Verilen metin:
___

İdare Mahkemesince, 2247 sayılı Yasa’nın 19. maddesine göre başvuruda bulunulmuş olduğu, idari yargı dosyasının Mahkemece, ekinde adli yargı dosyası da temin edilmek suretiyle Uyuşmazlık Mahkemesi’ne gönderildiği ve usule ilişkin işlemlerde herhangi bir noksanlık bulunmadığı anlaşıldığından,görev uyuşmazlığının esasının incelenmesine oy birliği ile karar verildi .
II-ESASIN İNCELENMESİ: Raportör-Hakim Gülten Fatma BÜYÜKEREN’in, davanın çözümünde adli yargının görevli olduğu yolundaki raporu ile dosyadaki belgeler okunduktan; ilgili Başsavcılarca görevlendirilen Yargıtay Cumhuriyet Savcısı Halil İbrahim ÇİFTÇİ ile Danıştay Savcısı Yakup BAL’ın adli yargının görevli olduğu yolundaki sözlü açıklamaları da dinlendikten sonra GEREĞİ GÖRÜŞÜLÜP DÜŞÜNÜLDÜ:
Dava, 4703 sayılı Kanun’un 12. maddesinin birinci fıkrasının (c) bendi uyarınca verilen idari para cezasının kaldırılması istemiyle açılmıştır.

___

Alıntılanan satırlar:

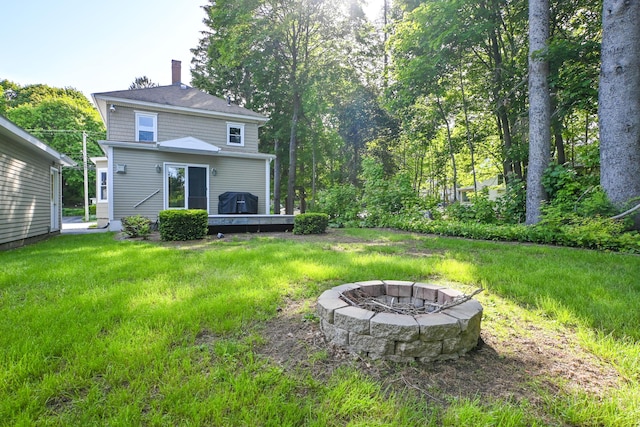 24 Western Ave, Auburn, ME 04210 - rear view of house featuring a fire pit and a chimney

___

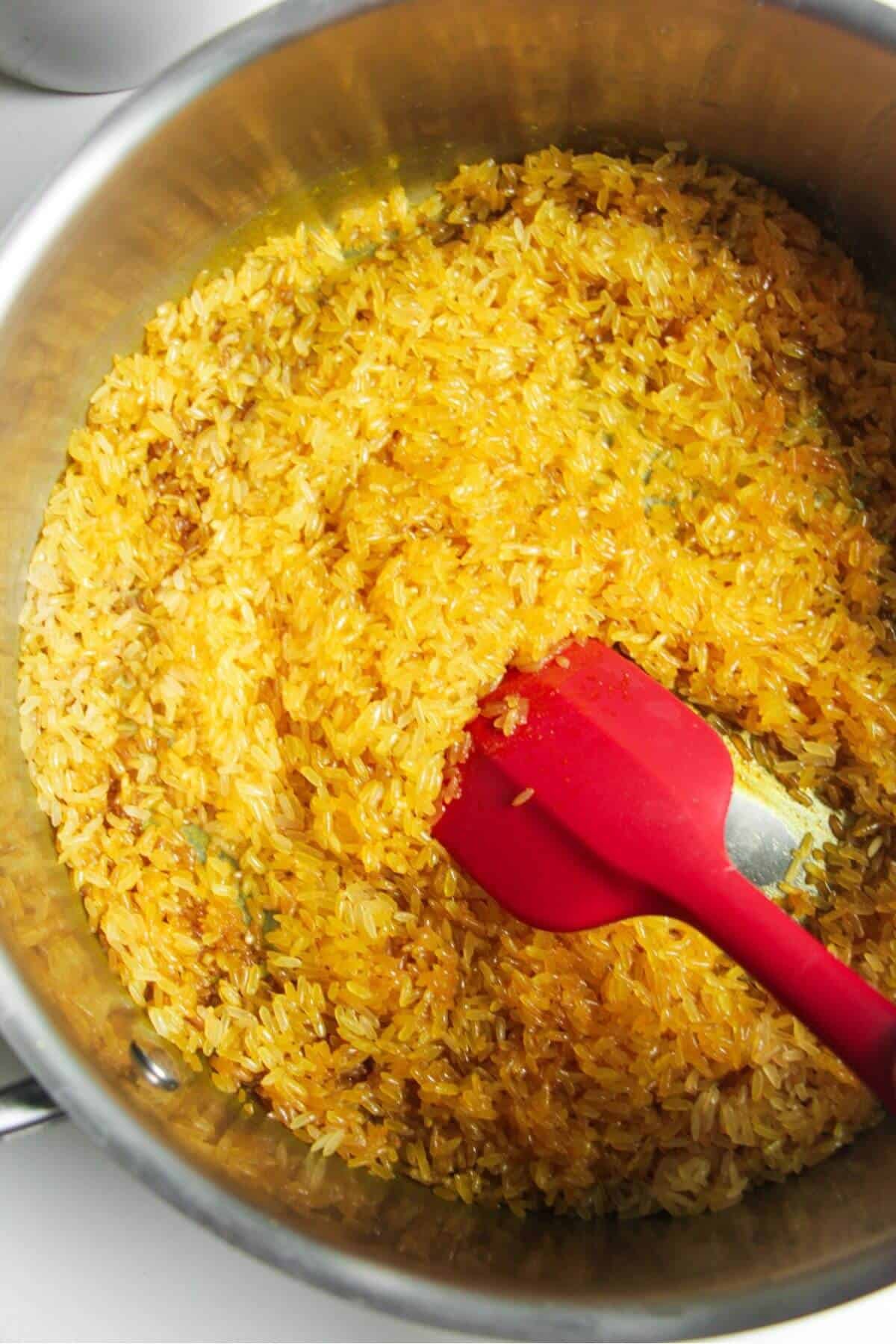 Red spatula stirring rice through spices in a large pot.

___

Yapılacak iş: Lütfen verilen metindeki şu cümleyi İngilizceye çevirin: "Dava, 4703 sayılı Kanun’un 12. maddesinin birinci fıkrasının (c) bendi uyarınca verilen idari para cezasının kaldırılması istemiyle açılmıştır." Satırlar, verilen metinden bağımsız ayrı bir malzemedir.

Görevin cevabı: The action was brought seeking the annulment of the administrative fine imposed under subparagraph (c) of the first paragraph of Article 12 of Law No. 4703.